# VHS-Was I the only one?



## HLGStrider (Sep 16, 2012)

I was goofing off on Facebook (where I am a "fan" of the Lord of the Rings trilogy) and saw a post about a sweepstakes to win the trilogy on blu-ray. I was thinking, "Huh, might be nice; I haven't watched my dvd's of that in a long time. . ." 

And for some reason I remembered, the first time I came into possession of the FotR it was on VHS. It was a present and by the time the Two Towers came out I'd upgraded to DVD and given the VHS away to my brother who last time I checked still hordes VHS tapes . . . but I realized that this was probably the last VHS I ever got as a gift or made a purchase of. I haven't had a VHS in years. 

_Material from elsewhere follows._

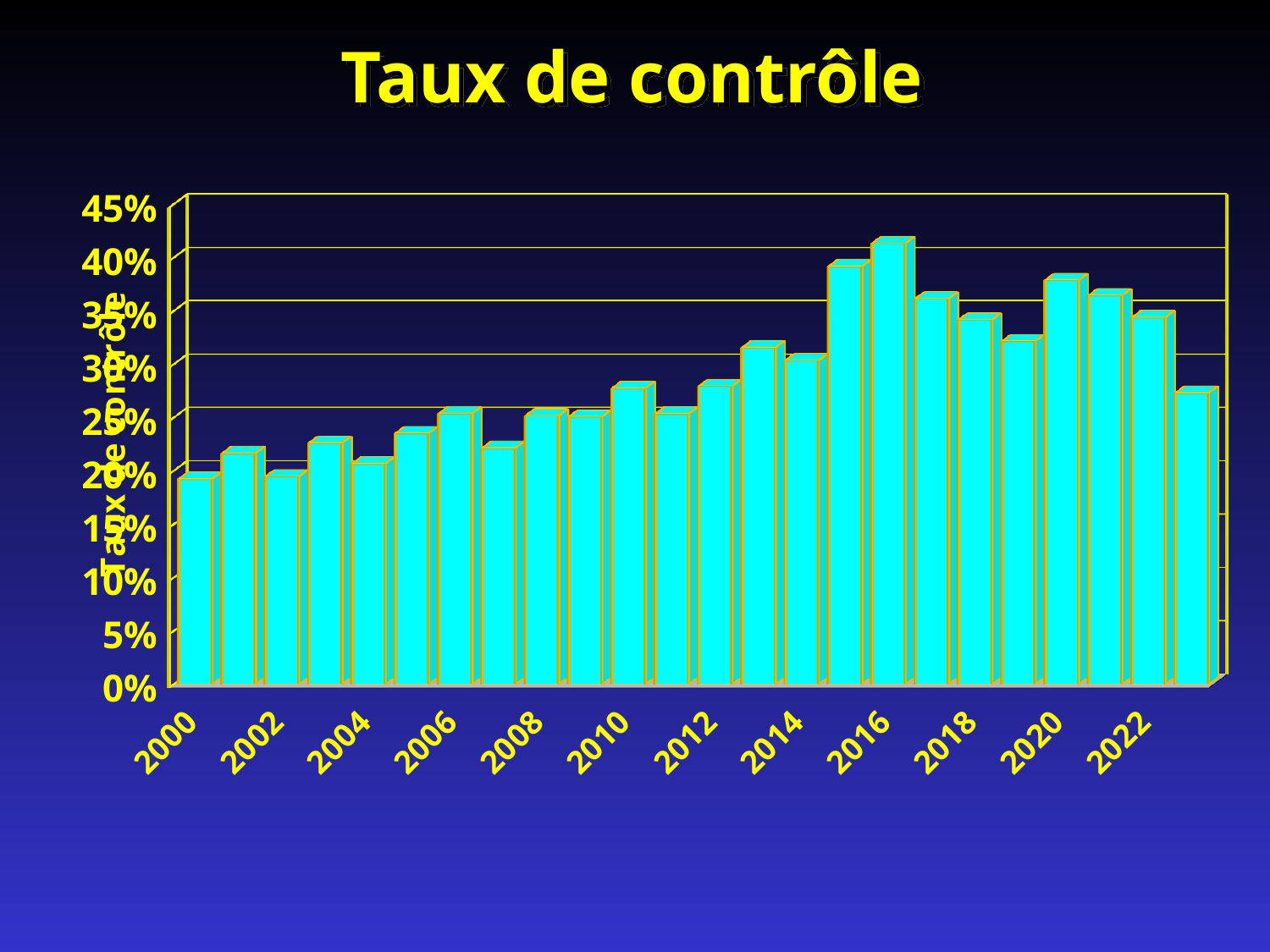
Which is larger, the value for 2000 or the value for 2015? 2015 Is the value for 2006 greater or less than 20%? greater Which year has the highest taux de contrôle? 2016 From 2020 to 2023, do the values generally rise or fall? fall Is the value for 2015 greater or less than 35%? greater How many bars (years) are plotted in the chart? 24 What is the title of the chart? Taux de contrôle Which is larger, the value for 2016 or the value for 2020? 2016 Is the value for 2023 greater or less than 30%? less What kind of chart is shown on the slide? bar chart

My family tended to upgrade technology slower than other families in my immediate circle, so I'm guessing that it was DVD's for most people even back then. Not really anything in particular to talk about here. Just feeling nostalgic for vhs and watching the Fellowship for the first time.


----------



## Erestor Arcamen (Sep 16, 2012)

My family was also late in upgrading electronics. Though when I got LOTR on VHS from a church sale because I thought the cover was really cool and I watched it and it was awesome. So I also bought the DVD w/some extra features and things but the VHS is in my own personal museum of LOTRishness lol


----------



## Sulimo (Sep 17, 2012)

For most of my life I had the two Rankin Bass films recorded from tv back in the eighties. There are a few scenes missing due to commercial breaks, and they have some eighties commercials with some ridiculous jingles. it was cool though to watch the full film when I upgraded to DVD.


----------